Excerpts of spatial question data

■ ■ ■ ■

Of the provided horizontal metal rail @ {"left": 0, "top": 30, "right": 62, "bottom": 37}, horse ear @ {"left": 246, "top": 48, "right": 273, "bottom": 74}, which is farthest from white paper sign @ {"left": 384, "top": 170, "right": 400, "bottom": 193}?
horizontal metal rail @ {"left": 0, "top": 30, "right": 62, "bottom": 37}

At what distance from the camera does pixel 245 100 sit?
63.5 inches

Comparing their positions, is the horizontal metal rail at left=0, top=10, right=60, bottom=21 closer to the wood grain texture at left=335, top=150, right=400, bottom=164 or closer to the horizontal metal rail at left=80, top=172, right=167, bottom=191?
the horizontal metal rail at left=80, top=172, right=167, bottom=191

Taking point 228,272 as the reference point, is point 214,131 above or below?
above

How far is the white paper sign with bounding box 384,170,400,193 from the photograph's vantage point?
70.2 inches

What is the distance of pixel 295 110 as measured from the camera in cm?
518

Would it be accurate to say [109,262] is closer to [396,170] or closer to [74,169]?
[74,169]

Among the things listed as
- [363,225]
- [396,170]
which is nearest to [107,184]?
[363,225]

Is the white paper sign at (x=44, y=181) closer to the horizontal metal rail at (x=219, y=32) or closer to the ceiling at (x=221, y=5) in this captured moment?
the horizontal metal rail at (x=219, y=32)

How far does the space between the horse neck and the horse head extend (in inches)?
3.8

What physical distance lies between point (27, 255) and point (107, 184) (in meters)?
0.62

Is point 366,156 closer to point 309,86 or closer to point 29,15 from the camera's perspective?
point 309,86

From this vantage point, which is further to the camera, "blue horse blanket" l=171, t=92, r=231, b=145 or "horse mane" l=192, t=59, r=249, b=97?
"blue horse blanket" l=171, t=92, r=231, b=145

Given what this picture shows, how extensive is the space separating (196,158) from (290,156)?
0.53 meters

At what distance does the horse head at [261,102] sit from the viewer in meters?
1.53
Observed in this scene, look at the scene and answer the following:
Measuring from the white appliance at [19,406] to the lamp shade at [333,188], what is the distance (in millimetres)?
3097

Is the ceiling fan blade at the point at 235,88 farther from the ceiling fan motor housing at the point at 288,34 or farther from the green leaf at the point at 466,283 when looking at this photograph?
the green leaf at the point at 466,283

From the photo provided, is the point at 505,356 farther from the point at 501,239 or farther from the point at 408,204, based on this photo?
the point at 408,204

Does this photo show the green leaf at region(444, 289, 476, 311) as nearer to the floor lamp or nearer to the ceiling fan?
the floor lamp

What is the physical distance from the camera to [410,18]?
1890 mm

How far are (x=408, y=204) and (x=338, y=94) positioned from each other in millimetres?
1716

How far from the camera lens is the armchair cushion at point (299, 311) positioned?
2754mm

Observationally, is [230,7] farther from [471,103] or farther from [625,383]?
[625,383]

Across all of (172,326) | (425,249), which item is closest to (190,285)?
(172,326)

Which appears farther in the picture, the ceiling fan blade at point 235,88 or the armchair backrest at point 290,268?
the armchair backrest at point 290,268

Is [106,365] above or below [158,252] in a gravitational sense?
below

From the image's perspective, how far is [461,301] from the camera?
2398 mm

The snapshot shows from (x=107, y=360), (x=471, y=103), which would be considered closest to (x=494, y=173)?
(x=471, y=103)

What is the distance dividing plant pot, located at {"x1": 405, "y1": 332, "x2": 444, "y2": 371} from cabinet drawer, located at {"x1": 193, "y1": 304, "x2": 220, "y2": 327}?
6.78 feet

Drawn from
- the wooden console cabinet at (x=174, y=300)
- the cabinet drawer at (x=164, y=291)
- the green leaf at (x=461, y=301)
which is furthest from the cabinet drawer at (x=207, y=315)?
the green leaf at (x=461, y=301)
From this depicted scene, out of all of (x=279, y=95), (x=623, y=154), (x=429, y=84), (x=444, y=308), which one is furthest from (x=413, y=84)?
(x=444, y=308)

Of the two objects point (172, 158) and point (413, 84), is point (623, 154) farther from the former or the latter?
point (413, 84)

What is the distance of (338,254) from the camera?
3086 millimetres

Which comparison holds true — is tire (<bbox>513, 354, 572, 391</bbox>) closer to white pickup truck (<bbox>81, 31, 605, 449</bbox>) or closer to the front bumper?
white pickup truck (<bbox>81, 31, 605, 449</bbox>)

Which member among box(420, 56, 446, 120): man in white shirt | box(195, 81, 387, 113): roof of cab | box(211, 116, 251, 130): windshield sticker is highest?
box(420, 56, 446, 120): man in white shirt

■ ■ ■ ■

* [Task directions] Reproduce the part of the records above that runs from their very first line through the line containing "63.5 inches", with both ends included.

* [Solution to the problem]
Of the provided horizontal metal rail @ {"left": 0, "top": 30, "right": 62, "bottom": 37}, horse ear @ {"left": 246, "top": 48, "right": 273, "bottom": 74}, which is farthest from white paper sign @ {"left": 384, "top": 170, "right": 400, "bottom": 193}?
horizontal metal rail @ {"left": 0, "top": 30, "right": 62, "bottom": 37}

At what distance from the camera does pixel 245 100 sit?
63.5 inches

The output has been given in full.